This got me thinking about one thing and one thing only. I take tour groups down to Cornwall, and one of the stories I like to tell when driving along the A30 is the tale of the ‘Beast of Bodmin Moor’, a modern-day local legend which would really be an urban myth were it not for the decidedly rural setting.
It’s one of many ‘phantom cat’ stories concerning alleged big cat sightings, of which there have apparently been over 2,000 in Britain since the Sixties, about one-fifth of them in the South West. On the other side of the Tamar, Exmoor and Dartmoor both have their own ‘beast’ stories but it’s the Bodmin Moor one which seems to get the most attention. The story would appear to have originated in the Seventies, not long after the closure of Plymouth Zoo whose owners are reputed to have released a couple of their pumas into the wild.
From then on, farmers attributed any dead livestock they found to some kind of wild animal of the large feline variety, and a rash of photographs appeared which purported to show a big cat of some sort out on the moor, rather like those photos taken at Loch Ness that claim to show ‘Nessie’. Most of these photos were of poor quality and may well have been doctored (this in the days before digital cameras and photoshopping) but some nevertheless made their way into the newspapers. The tabloids in particular were rather taken by any story they could find about what was dubbed the ‘Beast of Bodmin Moor’, especially during the summer ‘silly season’ when there wasn’t much by way of real news and which also happened to be when most of the photos were taken by holiday-makers. It was even reckoned that trainee reporters were sent down to Cornwall as part of their on-the-job training, just to see if they could get a new angle on the ‘beast’ story. The media’s fascination with this was satirised in an episode of the Nineties TV sitcom Drop the Dead Donkey, when one of the reporters went out of his way to fake some video footage of a big cat on the moor in order to boost his network’s viewing figures.
By the mid-Nineties, the volume of tabloid stories about sightings of the alleged beast was getting out of hand. In 1995, the government (in the form of the Ministry of Agriculture, Fisheries & Food) conducted an official investigation, which looked into several livestock disappearances that had been reported and examined the photos that had been taken.
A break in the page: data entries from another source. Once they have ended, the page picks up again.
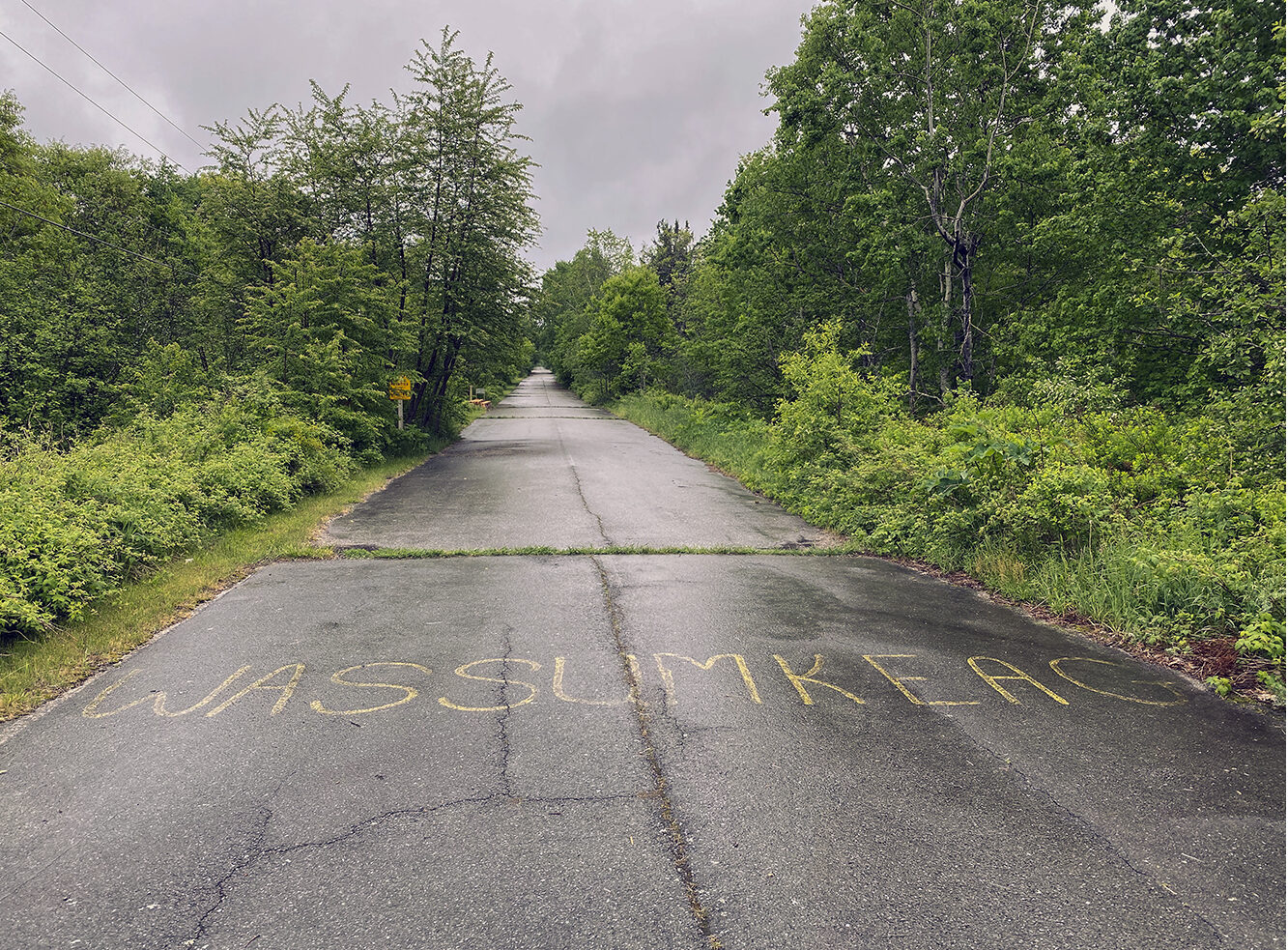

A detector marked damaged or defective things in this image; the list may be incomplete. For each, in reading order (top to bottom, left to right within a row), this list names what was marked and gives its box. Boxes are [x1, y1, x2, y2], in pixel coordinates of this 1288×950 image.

crack in asphalt [589, 551, 721, 948]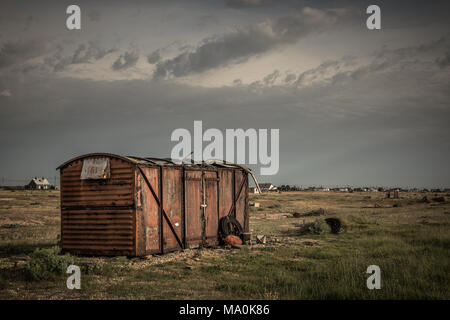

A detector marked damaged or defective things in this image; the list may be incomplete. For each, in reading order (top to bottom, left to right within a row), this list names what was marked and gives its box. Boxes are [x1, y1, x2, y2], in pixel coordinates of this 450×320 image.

rusty metal container [56, 154, 250, 256]
rusted metal door [185, 170, 220, 248]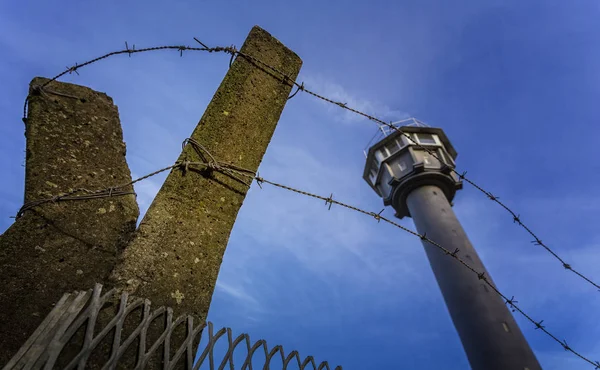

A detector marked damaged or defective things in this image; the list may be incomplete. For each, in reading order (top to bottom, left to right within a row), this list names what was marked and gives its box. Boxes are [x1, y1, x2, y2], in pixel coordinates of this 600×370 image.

rusty wire [17, 140, 600, 368]
rusty wire [19, 36, 600, 294]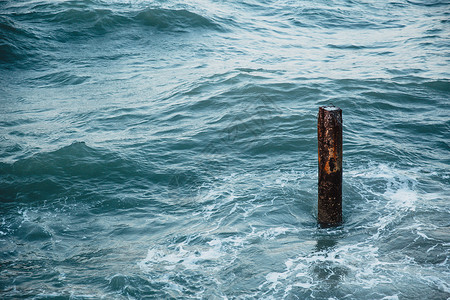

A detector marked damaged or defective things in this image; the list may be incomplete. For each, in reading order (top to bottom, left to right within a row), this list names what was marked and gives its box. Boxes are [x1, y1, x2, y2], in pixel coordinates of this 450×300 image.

rusty metal pole [318, 106, 342, 227]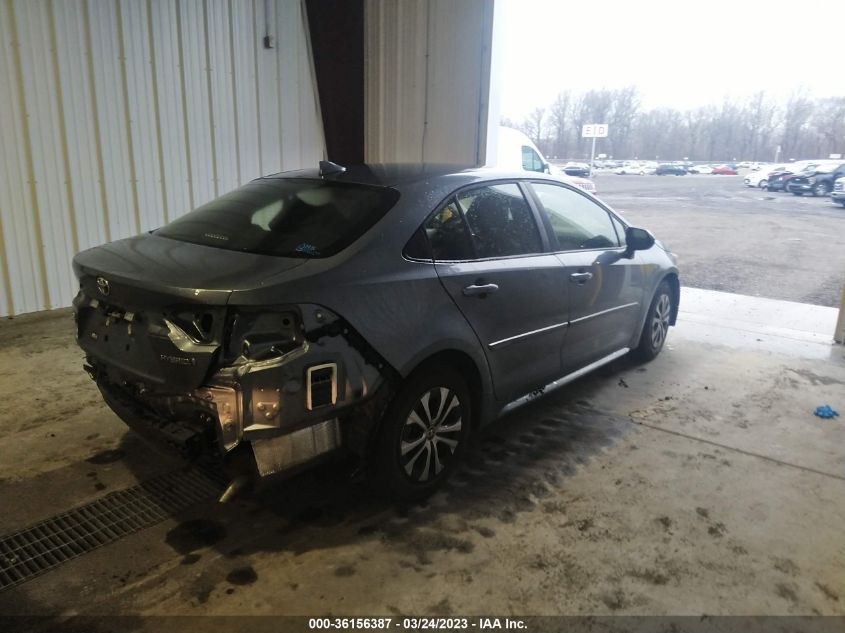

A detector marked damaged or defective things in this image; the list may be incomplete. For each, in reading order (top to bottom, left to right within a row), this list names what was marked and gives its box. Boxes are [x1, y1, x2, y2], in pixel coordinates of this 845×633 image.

damaged gray sedan [72, 163, 680, 498]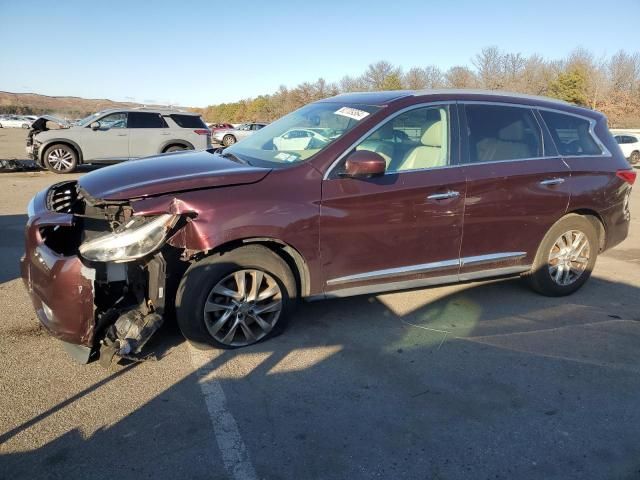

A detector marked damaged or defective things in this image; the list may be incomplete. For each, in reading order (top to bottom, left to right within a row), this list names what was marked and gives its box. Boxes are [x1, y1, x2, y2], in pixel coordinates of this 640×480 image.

crumpled bumper [19, 187, 96, 344]
broken headlight [81, 215, 180, 262]
damaged infiniti jx35 [20, 91, 636, 364]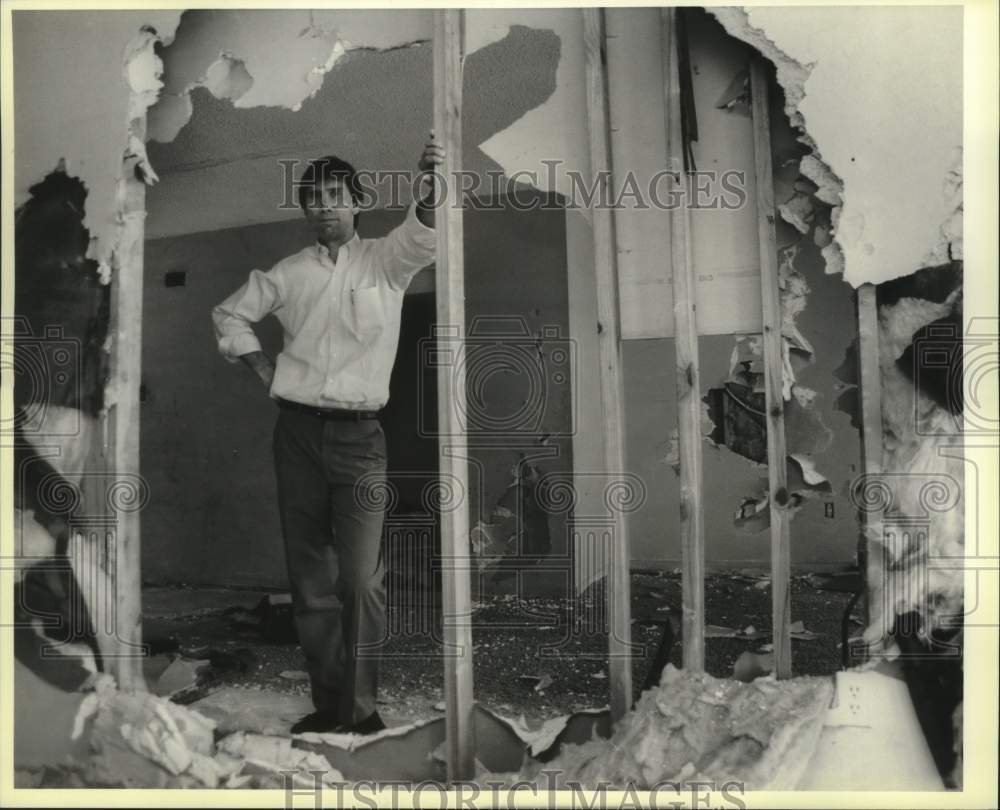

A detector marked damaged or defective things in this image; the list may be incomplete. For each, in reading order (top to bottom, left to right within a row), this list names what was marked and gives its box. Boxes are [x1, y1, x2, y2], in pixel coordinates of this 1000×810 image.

damaged drywall [712, 5, 960, 288]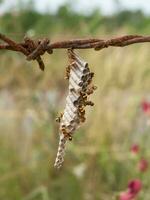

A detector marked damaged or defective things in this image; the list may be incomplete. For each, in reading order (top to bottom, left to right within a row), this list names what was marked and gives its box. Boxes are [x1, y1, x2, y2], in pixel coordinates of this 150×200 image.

rusty barbed wire [0, 33, 150, 70]
rust on wire [0, 34, 150, 71]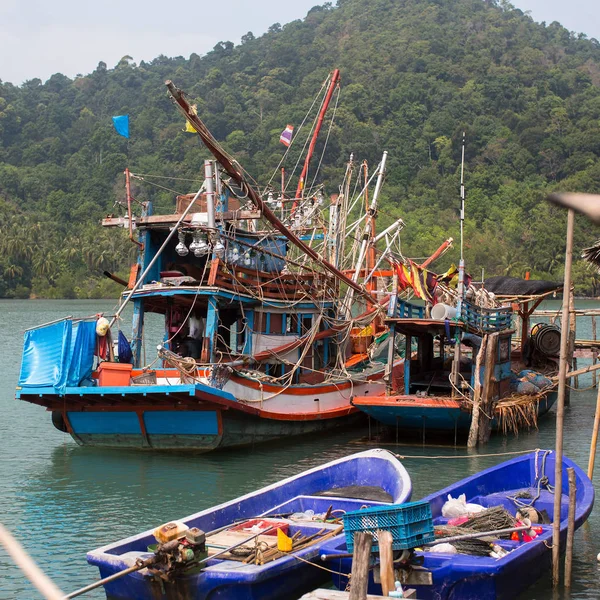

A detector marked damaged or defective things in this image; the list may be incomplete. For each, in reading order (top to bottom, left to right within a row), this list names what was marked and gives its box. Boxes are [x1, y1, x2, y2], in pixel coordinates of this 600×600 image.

rusty metal pole [552, 209, 576, 588]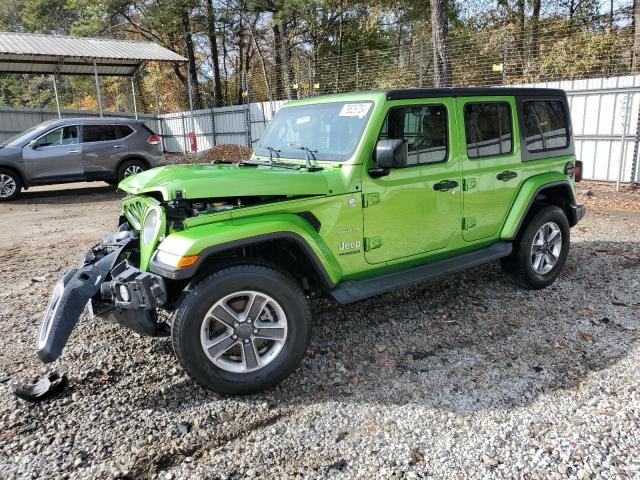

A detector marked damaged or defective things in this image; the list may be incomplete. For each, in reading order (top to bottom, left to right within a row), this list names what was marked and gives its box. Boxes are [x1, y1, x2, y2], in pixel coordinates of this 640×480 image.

damaged front end [36, 227, 169, 362]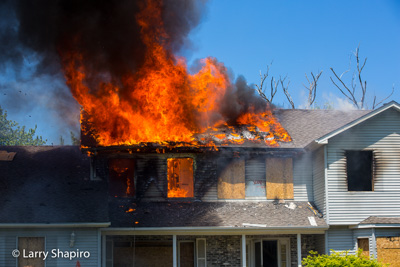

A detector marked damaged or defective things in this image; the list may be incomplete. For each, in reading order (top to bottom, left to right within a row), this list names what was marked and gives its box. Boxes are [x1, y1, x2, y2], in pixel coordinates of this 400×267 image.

The men from the Ministry concluded that there was no real evidence for any wild cat on Bodmin Moor.
But the story didn’t end there, for a week after the report was published the skull of a big cat was found by the River Fowey, which rises on the moor! This was sent to the Natural History Museum for examination, and they came to the conclusion that it was the skull of a leopard … which had died somewhere in East Africa in the early twentieth century, and had most likely been imported into Britain as part of a leopard-skin rug. Although it could’ve just been thrown away, the fact that it was found so soon after the Ministry’s report means that it’s not beyond the bounds of possibility to suppose that it might have been planted by a journalist, looking for one last ‘beast’ story.
And, thanks to some idiot who perhaps shouldn’t have been keeping a big cat in his back garden, the story briefly surfaced once again earlier this year.